Records from a data source:
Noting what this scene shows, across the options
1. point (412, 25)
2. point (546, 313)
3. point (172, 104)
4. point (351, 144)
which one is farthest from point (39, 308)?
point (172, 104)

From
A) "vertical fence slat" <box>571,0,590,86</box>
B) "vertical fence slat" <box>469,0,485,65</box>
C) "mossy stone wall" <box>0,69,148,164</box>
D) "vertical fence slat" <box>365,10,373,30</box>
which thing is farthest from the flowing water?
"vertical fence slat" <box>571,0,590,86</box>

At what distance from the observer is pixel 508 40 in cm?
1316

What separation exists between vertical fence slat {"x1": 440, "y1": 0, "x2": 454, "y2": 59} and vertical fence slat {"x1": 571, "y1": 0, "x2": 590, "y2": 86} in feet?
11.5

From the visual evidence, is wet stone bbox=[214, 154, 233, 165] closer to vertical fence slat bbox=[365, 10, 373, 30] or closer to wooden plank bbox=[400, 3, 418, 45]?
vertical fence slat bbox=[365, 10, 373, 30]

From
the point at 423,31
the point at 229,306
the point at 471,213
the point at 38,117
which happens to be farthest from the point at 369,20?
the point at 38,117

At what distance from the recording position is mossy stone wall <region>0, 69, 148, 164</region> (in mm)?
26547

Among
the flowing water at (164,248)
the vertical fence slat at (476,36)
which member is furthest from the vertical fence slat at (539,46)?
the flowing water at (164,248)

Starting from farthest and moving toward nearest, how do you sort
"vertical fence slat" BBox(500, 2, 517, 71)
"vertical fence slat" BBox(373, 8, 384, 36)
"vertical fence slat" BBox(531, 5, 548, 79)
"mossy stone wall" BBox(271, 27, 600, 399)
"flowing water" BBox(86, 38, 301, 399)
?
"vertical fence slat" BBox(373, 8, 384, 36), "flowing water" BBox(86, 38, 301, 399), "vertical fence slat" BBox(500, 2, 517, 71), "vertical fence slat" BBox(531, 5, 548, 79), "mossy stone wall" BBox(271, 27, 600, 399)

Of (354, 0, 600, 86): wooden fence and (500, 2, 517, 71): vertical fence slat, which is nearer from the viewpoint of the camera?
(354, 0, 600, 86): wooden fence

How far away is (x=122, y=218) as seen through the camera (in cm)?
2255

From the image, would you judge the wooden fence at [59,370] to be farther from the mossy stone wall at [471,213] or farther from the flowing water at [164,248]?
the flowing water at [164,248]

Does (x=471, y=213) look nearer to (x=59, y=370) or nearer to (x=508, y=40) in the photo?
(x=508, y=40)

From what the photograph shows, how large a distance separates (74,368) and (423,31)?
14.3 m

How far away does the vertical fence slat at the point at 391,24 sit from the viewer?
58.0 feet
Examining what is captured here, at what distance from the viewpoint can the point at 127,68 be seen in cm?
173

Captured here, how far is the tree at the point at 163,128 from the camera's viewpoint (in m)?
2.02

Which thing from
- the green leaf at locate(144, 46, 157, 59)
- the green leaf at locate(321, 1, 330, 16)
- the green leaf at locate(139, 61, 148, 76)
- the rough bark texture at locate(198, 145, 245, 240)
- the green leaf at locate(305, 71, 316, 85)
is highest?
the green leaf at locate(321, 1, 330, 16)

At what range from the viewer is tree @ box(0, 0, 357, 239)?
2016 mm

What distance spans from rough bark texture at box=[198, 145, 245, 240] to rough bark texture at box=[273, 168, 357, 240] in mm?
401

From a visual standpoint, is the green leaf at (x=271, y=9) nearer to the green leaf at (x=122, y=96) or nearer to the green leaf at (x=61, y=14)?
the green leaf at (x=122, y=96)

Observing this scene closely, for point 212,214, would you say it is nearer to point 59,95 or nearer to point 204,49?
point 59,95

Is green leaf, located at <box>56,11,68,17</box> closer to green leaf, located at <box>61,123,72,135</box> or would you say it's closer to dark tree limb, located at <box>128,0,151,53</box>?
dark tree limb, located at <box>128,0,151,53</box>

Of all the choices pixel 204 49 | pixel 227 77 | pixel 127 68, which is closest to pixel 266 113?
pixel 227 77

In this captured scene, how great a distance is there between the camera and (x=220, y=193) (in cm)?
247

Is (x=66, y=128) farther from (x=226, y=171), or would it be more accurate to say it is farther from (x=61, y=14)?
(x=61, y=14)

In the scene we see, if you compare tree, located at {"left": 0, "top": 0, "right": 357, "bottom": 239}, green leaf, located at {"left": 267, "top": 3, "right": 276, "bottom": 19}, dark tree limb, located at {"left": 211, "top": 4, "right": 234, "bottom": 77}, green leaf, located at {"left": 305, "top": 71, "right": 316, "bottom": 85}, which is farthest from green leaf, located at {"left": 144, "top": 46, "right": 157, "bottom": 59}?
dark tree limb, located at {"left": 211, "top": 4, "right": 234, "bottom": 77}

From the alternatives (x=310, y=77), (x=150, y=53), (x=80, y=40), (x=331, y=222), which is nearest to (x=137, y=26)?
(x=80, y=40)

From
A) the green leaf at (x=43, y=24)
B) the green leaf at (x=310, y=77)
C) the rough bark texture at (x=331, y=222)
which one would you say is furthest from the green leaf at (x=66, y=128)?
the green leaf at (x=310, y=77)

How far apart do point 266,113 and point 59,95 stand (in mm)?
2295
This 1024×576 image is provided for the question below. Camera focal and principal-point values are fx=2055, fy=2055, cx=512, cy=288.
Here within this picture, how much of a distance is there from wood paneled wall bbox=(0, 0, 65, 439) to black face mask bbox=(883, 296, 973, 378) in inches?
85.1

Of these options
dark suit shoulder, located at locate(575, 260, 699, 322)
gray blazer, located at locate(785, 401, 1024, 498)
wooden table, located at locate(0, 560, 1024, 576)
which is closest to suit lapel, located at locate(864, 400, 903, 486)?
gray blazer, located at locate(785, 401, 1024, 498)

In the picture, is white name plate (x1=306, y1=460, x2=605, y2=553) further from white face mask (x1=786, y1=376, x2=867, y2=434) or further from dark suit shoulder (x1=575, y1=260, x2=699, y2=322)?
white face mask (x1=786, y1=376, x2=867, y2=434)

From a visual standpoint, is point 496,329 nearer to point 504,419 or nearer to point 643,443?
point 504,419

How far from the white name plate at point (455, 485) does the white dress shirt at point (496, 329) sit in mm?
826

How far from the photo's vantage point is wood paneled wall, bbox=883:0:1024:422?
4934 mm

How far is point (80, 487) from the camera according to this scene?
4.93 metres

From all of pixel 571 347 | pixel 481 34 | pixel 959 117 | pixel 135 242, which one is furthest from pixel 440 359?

* **STATED GOAL**:
Retype the lines above without changing anything.

* **ANSWER IN FULL**:
Noting what this scene shows, across the options
1. point (412, 25)
2. point (546, 313)
3. point (172, 104)
4. point (351, 144)
which one is farthest from point (39, 308)?
point (172, 104)

From
A) "vertical fence slat" <box>571,0,590,86</box>
B) "vertical fence slat" <box>469,0,485,65</box>
C) "mossy stone wall" <box>0,69,148,164</box>
D) "vertical fence slat" <box>365,10,373,30</box>
which thing is farthest from the flowing water?
"vertical fence slat" <box>571,0,590,86</box>

At what distance from the observer is pixel 508 40 in cm?
1316

What separation exists between vertical fence slat {"x1": 440, "y1": 0, "x2": 454, "y2": 59} and vertical fence slat {"x1": 571, "y1": 0, "x2": 590, "y2": 86} in feet?
11.5

From the visual evidence, is wet stone bbox=[214, 154, 233, 165] closer to vertical fence slat bbox=[365, 10, 373, 30] or closer to wooden plank bbox=[400, 3, 418, 45]?
vertical fence slat bbox=[365, 10, 373, 30]

From
the point at 423,31
the point at 229,306
the point at 471,213
the point at 38,117
which happens to be farthest from the point at 369,20?
the point at 38,117

At what distance from the recording position is mossy stone wall <region>0, 69, 148, 164</region> (in mm)?
26547

Among
the flowing water at (164,248)
the vertical fence slat at (476,36)
which member is furthest from the vertical fence slat at (539,46)?
the flowing water at (164,248)

Starting from farthest and moving toward nearest, how do you sort
"vertical fence slat" BBox(500, 2, 517, 71)
"vertical fence slat" BBox(373, 8, 384, 36)
"vertical fence slat" BBox(531, 5, 548, 79)
"mossy stone wall" BBox(271, 27, 600, 399)
"flowing water" BBox(86, 38, 301, 399)
?
"vertical fence slat" BBox(373, 8, 384, 36), "flowing water" BBox(86, 38, 301, 399), "vertical fence slat" BBox(500, 2, 517, 71), "vertical fence slat" BBox(531, 5, 548, 79), "mossy stone wall" BBox(271, 27, 600, 399)

Of (354, 0, 600, 86): wooden fence and (500, 2, 517, 71): vertical fence slat, which is nearer from the viewpoint of the camera?
(354, 0, 600, 86): wooden fence

How far away is (x=122, y=218) as seen through the camera (in cm)?
2255

From the image, would you judge the wooden fence at [59,370] to be farther from the mossy stone wall at [471,213] or farther from the flowing water at [164,248]?
the flowing water at [164,248]

Does (x=471, y=213) look nearer to (x=59, y=370) or nearer to (x=508, y=40) in the photo?
(x=508, y=40)

From what the photograph shows, how large a distance separates (74,368) and (423,31)?
14.3 m

How far away does the vertical fence slat at the point at 391,24 sit from the viewer?
58.0 feet
Examining what is captured here, at what distance from the viewpoint can the point at 127,68 be seen in cm?
173

Captured here, how far is the tree at the point at 163,128 from the camera's viewpoint (in m)?
2.02

Which thing from
- the green leaf at locate(144, 46, 157, 59)
- the green leaf at locate(321, 1, 330, 16)
- the green leaf at locate(139, 61, 148, 76)
- the rough bark texture at locate(198, 145, 245, 240)
- the green leaf at locate(305, 71, 316, 85)
is highest?
the green leaf at locate(321, 1, 330, 16)

At what range from the viewer is tree @ box(0, 0, 357, 239)?
2016 mm

What distance spans from rough bark texture at box=[198, 145, 245, 240] to rough bark texture at box=[273, 168, 357, 240] in mm?
401

From a visual standpoint, is the green leaf at (x=271, y=9) nearer to the green leaf at (x=122, y=96) or nearer to the green leaf at (x=61, y=14)?
the green leaf at (x=122, y=96)

Observing this scene closely, for point 212,214, would you say it is nearer to point 59,95 or nearer to point 204,49?
point 59,95

Is green leaf, located at <box>56,11,68,17</box> closer to green leaf, located at <box>61,123,72,135</box> or would you say it's closer to dark tree limb, located at <box>128,0,151,53</box>?
dark tree limb, located at <box>128,0,151,53</box>

Of all the choices pixel 204 49 | pixel 227 77 | pixel 127 68, which is closest to pixel 266 113?
pixel 227 77

In this captured scene, how great a distance is there between the camera and (x=220, y=193) (in cm)?
247

Is (x=66, y=128) farther from (x=226, y=171), or would it be more accurate to say it is farther from (x=61, y=14)?
(x=61, y=14)

In the scene we see, if you compare tree, located at {"left": 0, "top": 0, "right": 357, "bottom": 239}, green leaf, located at {"left": 267, "top": 3, "right": 276, "bottom": 19}, dark tree limb, located at {"left": 211, "top": 4, "right": 234, "bottom": 77}, green leaf, located at {"left": 305, "top": 71, "right": 316, "bottom": 85}, which is farthest from green leaf, located at {"left": 144, "top": 46, "right": 157, "bottom": 59}?
dark tree limb, located at {"left": 211, "top": 4, "right": 234, "bottom": 77}

From the alternatives (x=310, y=77), (x=150, y=53), (x=80, y=40), (x=331, y=222), which is nearest to (x=137, y=26)?
(x=80, y=40)

From
A) the green leaf at (x=43, y=24)
B) the green leaf at (x=310, y=77)
C) the rough bark texture at (x=331, y=222)
which one would you say is furthest from the green leaf at (x=66, y=128)?
the green leaf at (x=310, y=77)

How far apart do point 266,113 and point 59,95 stand (in mm)?
2295
This 1024×576 image is provided for the question below. Camera focal and principal-point values are fx=2055, fy=2055, cx=512, cy=288.
Here within this picture, how much of a distance is there from wood paneled wall bbox=(0, 0, 65, 439) to black face mask bbox=(883, 296, 973, 378) in inches?
85.1

Of these options
dark suit shoulder, located at locate(575, 260, 699, 322)
gray blazer, located at locate(785, 401, 1024, 498)
wooden table, located at locate(0, 560, 1024, 576)
which is closest to suit lapel, located at locate(864, 400, 903, 486)?
gray blazer, located at locate(785, 401, 1024, 498)

In the picture, is white name plate (x1=306, y1=460, x2=605, y2=553) further from white face mask (x1=786, y1=376, x2=867, y2=434) or further from dark suit shoulder (x1=575, y1=260, x2=699, y2=322)?
white face mask (x1=786, y1=376, x2=867, y2=434)

From a visual standpoint, is point 496,329 nearer to point 504,419 or nearer to point 643,443?
point 504,419

How far from the white name plate at point (455, 485) does the white dress shirt at point (496, 329) sit in mm?
826

How far from the photo's vantage point is wood paneled wall, bbox=883:0:1024:422?
4934 mm

How far is point (80, 487) from the camera according to this scene?
4.93 metres

From all of pixel 571 347 | pixel 481 34 | pixel 959 117 | pixel 135 242, which one is furthest from pixel 440 359?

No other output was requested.